▶ _Brief_: Copy every one of the records below word for word, leaving out the pictures.

▶ _Information provided_:
########################################

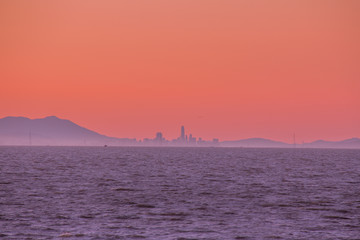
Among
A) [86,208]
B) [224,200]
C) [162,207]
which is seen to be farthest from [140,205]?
[224,200]

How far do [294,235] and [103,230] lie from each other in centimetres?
1221

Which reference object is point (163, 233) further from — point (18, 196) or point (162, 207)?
point (18, 196)

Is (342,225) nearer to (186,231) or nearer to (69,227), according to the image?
(186,231)

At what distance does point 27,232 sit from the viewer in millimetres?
29953

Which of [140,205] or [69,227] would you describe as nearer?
[69,227]

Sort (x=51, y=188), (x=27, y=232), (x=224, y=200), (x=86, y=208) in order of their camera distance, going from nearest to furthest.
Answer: (x=27, y=232), (x=86, y=208), (x=224, y=200), (x=51, y=188)

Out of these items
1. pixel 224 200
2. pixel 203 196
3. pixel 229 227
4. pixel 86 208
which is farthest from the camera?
pixel 203 196

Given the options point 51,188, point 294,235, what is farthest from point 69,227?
point 51,188

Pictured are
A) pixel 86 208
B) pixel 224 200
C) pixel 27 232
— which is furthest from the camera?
pixel 224 200

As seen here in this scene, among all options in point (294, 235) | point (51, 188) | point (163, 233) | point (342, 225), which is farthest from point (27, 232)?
point (51, 188)

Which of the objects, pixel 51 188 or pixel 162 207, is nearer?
pixel 162 207

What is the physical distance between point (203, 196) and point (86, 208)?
1407cm

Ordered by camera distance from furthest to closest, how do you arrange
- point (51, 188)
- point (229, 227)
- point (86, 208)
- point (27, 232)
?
point (51, 188) → point (86, 208) → point (229, 227) → point (27, 232)

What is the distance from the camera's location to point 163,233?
30172 mm
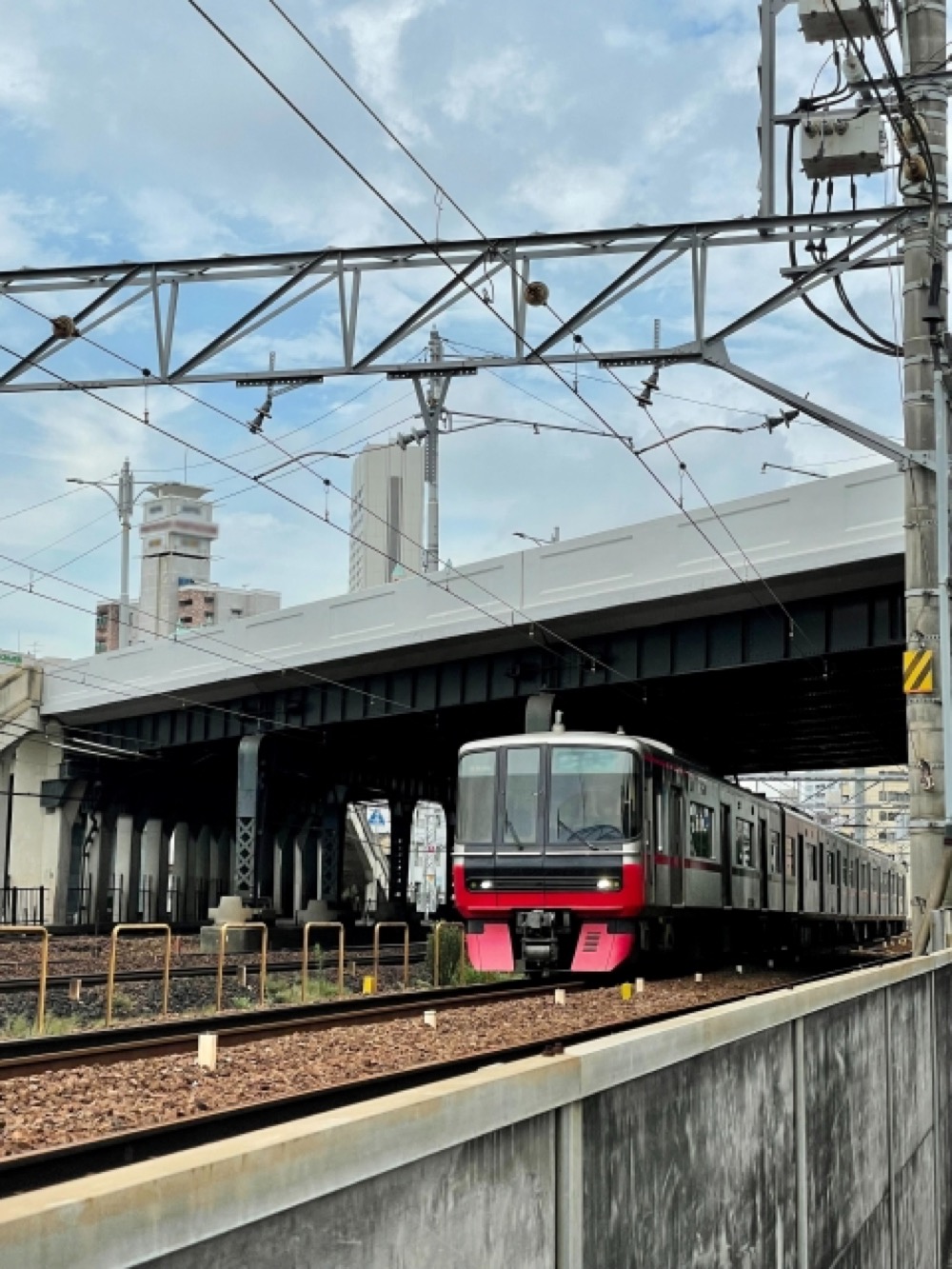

########################################

▶ _Final result_:
Among
A) [86,208]
B) [224,200]
C) [162,207]
which is seen to be farthest from [140,205]?
[224,200]

How far do [294,235] and [103,230] lie from each other in centimetres?
1221

Which reference object is point (163, 233) further from — point (18, 196) or point (162, 207)?
point (18, 196)

Is (342,225) nearer to (186,231) or nearer to (69,227), according to the image?
(186,231)

At what distance does point 27,232 sit from the viewer in millimetres?
29953

Which of [140,205] or [69,227] would you describe as nearer?
[69,227]

Sort (x=51, y=188), (x=27, y=232), (x=224, y=200), (x=86, y=208) in order of their camera distance, going from nearest to furthest.
Answer: (x=27, y=232), (x=86, y=208), (x=224, y=200), (x=51, y=188)

Out of these items
1. pixel 224 200
2. pixel 203 196
3. pixel 229 227
4. pixel 86 208
which is farthest from the camera?
pixel 203 196

Given the options point 51,188, point 294,235, what is farthest from point 69,227?
point 51,188

Pictured are
A) pixel 86 208
B) pixel 224 200
C) pixel 27 232
— which is furthest from the camera?
pixel 224 200

As seen here in this scene, among all options in point (294, 235) | point (51, 188) | point (163, 233) | point (342, 225), which is farthest from point (27, 232)?
point (51, 188)

Which of the objects, pixel 51 188 or pixel 162 207, is nearer?
pixel 162 207

What is the physical distance between point (203, 196) and point (86, 208)?
1407cm

Ordered by camera distance from furthest to closest, how do you arrange
- point (51, 188)
- point (229, 227)
- point (86, 208)
- point (27, 232)
?
point (51, 188) → point (86, 208) → point (229, 227) → point (27, 232)

What is the distance from the camera's location to point 163,233?
30172 mm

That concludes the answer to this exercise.